Grassa aims to tackle European livestock’s dependence on soy feed from massive South American plantations that destroy prime natural habitats. As their product are refined from waste closer to home, it holds a much smaller environmental footprint.

Favourable winds for sustainable horticulture

Europe cannot resort to prevailing pathways to horticultural productivity. Modern fertilisers are eroding our soils, contributing to pollution, and damaging biodiversity. Since greenhouse cultivation depends on healthy environmental processes in the final instance, production that disrupts nature’s carrying capacity will only undermine food security in the long term.

A circular horticultural sector could go someway to slowing the destructive impact of our food production on the environment. This was recognised by Europe’s Green Deal strategy which placed sustainable horticulture as a pathway to decreasing net emissions from agriculture.

However, conscious efforts are needed to redesign horticulture along sustainable principles. Greenhouse cultivation is often held up as a panacea for environmental ills of arable and livestock farming but can themselves contribute significant greenhouse emissions through lighting, heating, and fertilisers.

More must be done to either encourage price premiums for the products of sustainable practices or to subsidise growers adopting them. This, coupled with a lack of knowledge among producers, are major barriers to mainstreaming circular practices.

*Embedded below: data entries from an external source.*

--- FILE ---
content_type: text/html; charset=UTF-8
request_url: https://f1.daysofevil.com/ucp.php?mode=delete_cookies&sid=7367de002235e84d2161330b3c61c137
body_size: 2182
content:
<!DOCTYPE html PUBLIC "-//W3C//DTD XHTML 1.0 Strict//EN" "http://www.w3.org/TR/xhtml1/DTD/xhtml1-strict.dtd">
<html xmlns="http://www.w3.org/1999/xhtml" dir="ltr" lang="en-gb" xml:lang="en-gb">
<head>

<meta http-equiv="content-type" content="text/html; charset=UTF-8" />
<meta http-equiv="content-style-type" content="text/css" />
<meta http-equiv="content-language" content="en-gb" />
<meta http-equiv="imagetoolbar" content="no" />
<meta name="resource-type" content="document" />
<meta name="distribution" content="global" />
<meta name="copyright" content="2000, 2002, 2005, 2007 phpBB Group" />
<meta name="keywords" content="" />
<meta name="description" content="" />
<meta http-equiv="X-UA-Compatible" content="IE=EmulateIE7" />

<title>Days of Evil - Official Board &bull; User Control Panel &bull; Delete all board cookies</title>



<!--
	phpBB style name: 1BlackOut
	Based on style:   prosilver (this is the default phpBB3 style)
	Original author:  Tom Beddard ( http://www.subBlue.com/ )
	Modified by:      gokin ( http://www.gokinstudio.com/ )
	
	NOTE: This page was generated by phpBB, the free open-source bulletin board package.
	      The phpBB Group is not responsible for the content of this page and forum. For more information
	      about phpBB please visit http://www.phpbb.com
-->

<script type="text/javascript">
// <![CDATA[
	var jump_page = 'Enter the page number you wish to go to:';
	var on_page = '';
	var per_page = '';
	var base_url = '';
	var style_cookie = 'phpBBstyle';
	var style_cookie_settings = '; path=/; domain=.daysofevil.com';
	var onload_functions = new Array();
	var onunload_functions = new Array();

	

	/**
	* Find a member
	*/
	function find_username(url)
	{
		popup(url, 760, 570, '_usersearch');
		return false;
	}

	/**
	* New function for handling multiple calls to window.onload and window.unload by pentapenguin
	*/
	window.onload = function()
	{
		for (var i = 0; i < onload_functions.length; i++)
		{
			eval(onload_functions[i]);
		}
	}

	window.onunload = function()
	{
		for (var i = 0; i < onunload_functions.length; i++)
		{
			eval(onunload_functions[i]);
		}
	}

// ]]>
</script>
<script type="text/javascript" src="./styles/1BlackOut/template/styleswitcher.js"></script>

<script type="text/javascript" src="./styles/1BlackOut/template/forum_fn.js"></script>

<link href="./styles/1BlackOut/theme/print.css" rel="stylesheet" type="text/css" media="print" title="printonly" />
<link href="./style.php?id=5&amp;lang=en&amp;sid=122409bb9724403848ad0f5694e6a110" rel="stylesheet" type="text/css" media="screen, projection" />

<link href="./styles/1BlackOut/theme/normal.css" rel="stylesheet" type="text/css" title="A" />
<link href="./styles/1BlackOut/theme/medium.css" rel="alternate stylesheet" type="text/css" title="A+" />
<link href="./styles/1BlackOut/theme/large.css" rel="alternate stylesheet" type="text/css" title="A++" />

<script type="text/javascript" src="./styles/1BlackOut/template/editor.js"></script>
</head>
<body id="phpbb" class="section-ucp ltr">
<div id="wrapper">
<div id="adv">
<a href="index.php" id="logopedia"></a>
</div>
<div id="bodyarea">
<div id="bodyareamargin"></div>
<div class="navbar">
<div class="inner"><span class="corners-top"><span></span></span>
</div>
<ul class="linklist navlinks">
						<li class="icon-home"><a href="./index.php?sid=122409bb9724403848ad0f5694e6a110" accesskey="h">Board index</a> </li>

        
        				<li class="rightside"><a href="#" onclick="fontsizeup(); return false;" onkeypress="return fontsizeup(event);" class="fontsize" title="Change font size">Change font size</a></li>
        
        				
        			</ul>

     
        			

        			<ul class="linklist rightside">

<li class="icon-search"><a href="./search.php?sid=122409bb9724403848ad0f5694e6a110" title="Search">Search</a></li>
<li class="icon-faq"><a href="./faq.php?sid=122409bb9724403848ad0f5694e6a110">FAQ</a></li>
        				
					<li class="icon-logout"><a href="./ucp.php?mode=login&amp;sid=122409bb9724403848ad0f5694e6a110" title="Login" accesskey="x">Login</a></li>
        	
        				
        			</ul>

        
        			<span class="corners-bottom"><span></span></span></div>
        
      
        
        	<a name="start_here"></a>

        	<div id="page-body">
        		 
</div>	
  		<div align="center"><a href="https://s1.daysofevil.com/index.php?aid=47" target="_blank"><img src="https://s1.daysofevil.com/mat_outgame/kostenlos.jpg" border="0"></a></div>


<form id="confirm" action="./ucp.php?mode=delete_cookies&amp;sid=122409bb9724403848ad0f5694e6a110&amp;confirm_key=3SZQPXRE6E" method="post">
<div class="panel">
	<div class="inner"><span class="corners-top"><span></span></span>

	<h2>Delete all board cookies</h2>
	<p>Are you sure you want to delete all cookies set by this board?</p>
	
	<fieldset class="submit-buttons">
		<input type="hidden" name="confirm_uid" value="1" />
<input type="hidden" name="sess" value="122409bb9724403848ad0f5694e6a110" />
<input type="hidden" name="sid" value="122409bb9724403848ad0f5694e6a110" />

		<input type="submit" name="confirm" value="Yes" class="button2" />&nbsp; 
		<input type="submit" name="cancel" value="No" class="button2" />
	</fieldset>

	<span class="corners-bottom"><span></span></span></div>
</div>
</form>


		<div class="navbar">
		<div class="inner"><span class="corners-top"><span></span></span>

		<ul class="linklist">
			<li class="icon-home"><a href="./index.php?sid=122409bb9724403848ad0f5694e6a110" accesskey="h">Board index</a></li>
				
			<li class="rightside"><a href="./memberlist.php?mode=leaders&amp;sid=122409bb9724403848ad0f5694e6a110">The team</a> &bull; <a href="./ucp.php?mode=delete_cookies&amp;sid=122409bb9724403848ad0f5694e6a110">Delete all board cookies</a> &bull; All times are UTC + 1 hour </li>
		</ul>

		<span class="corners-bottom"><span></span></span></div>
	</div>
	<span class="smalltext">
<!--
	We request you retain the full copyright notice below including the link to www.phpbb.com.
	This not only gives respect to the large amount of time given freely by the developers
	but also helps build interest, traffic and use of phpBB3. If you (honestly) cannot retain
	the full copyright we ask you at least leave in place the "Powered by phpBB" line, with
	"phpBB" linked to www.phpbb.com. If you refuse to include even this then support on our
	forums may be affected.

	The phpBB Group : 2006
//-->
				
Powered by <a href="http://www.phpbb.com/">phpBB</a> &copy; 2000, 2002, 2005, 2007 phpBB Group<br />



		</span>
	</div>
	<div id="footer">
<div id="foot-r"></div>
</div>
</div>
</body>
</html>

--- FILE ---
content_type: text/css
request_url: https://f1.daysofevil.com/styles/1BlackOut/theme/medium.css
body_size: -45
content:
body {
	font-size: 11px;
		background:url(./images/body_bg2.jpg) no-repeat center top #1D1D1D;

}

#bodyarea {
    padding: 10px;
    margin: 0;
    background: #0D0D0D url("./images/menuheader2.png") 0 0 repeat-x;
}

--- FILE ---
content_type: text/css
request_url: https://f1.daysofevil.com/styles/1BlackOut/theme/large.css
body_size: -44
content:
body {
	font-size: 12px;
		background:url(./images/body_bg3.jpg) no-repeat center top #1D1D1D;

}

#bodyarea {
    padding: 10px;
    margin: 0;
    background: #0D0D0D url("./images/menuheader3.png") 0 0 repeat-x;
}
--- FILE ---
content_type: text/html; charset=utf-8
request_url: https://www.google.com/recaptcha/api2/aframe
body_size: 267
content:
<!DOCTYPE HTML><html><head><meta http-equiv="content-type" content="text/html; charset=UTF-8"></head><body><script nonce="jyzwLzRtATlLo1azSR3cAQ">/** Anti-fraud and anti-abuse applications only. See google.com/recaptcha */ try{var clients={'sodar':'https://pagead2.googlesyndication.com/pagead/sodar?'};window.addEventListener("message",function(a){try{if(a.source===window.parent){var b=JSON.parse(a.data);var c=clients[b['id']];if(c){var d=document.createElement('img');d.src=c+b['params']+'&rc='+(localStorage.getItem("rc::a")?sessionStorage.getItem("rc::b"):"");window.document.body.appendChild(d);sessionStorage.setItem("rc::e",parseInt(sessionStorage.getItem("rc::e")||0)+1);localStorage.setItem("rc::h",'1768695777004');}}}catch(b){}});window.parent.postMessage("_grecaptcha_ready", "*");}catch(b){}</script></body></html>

Some regulatory stimulus from the EU could encourage producers to adopt new methods. Already under the Common Agricultural Policy, producer organisations can collectively apply for funding to support sustainable practices. The Farm to Fork initiative also sets out initiatives to make the food system more environmentally friendly by 2050, with targets such as the reduction of nutrient losses and fertiliser use by at least 50% and 20% by 2030.